Mites and lice: Dust the affected bird with permethrin poultry dust (around $10–$12 for a 2-lb container), working it into the feathers near the vent, under wings, and around the face/ears with care to avoid eyes and nostrils. Treat the coop at the same time — spray or dust roosts, nest boxes, and coop corners. Repeat in 10–14 days to break the egg cycle.
Ear debris/infection: Gently flush the external ear canal with a dilute saline solution (1/4 tsp salt per cup of warm water) using a dropper. If the canal looks dark, waxy, or inflamed, a vet ear examination is the right call — ear infections in chickens can travel to the inner ear and cause permanent balance problems.
Prevention: Clean, dry bedding changed at least every 2–3 weeks, good ventilation in the coop (aim for 1 sq ft of ventilation per 10 sq ft of floor space), and routine mite checks every time you collect eggs go a long way toward keeping these problems from developing in the first place.
Conclusion
Why is my chicken shaking her head most often comes down to one of four things: a respiratory infection, an external parasite, an ear canal problem, or a vitamin deficiency — all of which are treatable when caught early. Watch for accompanying symptoms, weigh the bird, and if she’s still shaking after 48–72 hours with any additional sign of illness, treat or consult a vet promptly. The earlier you intervene, the easier and cheaper the fix.
For more on related issues, see guides on identifying and treating common respiratory infections in backyard flocks, and how to spot and eliminate mites and lice before they spread through a coop.
Helpful answers
Frequently Asked Questions
Is head shaking always a sign that something is wrong?
No. Hens shake their heads routinely after drinking if water enters a nostril, after a dust bath, or when shaking off a loose feather. Single, isolated shakes with no other symptoms are usually normal. It becomes worth investigating when the shaking repeats throughout the day, lasts more than 24–48 hours, or appears alongside other chicken health symptoms like discharge, lethargy, or weight loss.
Can a chicken shake her head because of stress?

**Task statement**
Write out the chicken head-shaking page between "For more on" and "through a coop.", inclusive, replacing "coop" with "henhouse". The entries that come after the chicken head-shaking page are separate material.

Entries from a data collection
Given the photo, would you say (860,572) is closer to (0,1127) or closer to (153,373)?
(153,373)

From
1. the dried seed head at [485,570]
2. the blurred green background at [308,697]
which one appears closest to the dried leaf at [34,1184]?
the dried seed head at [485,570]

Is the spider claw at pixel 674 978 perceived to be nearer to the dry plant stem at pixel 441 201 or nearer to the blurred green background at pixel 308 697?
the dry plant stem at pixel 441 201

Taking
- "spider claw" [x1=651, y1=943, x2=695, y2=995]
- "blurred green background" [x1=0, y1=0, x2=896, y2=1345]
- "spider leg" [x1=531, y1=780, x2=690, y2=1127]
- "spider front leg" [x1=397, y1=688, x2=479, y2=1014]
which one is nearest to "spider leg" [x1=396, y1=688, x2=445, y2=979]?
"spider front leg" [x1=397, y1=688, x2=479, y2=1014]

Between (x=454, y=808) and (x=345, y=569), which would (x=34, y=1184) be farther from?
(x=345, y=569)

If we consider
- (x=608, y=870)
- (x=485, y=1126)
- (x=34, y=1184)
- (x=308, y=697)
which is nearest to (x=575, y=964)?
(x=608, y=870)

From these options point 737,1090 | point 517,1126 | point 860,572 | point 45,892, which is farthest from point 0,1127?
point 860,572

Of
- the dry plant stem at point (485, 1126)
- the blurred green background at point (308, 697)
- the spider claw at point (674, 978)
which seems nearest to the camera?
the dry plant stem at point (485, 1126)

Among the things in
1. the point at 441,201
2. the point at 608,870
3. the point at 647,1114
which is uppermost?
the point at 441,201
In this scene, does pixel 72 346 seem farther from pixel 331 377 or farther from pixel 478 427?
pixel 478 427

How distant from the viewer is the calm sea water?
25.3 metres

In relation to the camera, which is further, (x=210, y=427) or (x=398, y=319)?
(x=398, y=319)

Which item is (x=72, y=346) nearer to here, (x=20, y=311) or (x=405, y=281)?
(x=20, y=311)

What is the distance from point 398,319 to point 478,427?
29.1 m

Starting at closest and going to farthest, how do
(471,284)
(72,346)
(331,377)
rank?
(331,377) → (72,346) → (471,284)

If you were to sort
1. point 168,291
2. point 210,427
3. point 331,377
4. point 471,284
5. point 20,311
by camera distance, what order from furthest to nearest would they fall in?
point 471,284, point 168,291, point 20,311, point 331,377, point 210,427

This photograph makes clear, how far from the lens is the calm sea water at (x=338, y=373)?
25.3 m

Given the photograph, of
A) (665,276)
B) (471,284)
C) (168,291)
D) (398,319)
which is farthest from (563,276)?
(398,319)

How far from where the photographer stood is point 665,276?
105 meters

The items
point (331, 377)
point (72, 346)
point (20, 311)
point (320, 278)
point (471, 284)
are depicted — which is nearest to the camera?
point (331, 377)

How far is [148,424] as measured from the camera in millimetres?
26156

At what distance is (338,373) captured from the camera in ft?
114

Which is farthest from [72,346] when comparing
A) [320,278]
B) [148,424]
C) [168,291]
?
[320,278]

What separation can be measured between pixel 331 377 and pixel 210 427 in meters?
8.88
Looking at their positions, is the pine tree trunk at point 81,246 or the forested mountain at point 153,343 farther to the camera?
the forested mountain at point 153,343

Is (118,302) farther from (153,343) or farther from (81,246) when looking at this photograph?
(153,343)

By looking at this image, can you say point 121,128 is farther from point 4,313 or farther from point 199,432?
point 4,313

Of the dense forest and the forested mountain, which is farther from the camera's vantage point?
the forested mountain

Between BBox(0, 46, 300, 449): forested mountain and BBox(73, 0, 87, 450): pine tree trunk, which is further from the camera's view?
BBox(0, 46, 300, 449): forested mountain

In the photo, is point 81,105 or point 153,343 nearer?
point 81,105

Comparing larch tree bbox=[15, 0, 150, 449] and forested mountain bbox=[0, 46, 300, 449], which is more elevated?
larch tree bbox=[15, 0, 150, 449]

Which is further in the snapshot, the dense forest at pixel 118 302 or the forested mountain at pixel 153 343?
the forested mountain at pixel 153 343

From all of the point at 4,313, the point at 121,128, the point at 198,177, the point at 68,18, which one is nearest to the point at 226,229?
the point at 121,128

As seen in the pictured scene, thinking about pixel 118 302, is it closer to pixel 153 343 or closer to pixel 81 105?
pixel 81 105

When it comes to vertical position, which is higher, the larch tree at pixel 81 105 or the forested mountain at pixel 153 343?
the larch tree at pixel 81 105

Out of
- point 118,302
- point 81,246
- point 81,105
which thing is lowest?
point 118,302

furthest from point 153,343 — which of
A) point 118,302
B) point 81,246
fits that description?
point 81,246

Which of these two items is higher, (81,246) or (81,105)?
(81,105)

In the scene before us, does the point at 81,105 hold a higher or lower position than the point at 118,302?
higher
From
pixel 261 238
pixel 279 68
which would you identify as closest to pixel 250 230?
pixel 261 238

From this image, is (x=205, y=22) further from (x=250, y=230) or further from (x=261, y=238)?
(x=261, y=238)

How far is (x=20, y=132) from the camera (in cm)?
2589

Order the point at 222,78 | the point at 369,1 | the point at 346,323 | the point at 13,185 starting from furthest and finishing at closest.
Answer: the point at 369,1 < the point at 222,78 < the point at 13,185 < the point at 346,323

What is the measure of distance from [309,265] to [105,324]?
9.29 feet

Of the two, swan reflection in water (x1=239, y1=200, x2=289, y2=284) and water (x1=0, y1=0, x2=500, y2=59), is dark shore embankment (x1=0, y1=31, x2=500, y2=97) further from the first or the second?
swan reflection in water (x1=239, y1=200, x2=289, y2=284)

**Response to the task**
For more on related issues, see guides on identifying and treating common respiratory infections in backyard flocks, and how to spot and eliminate mites and lice before they spread through a henhouse.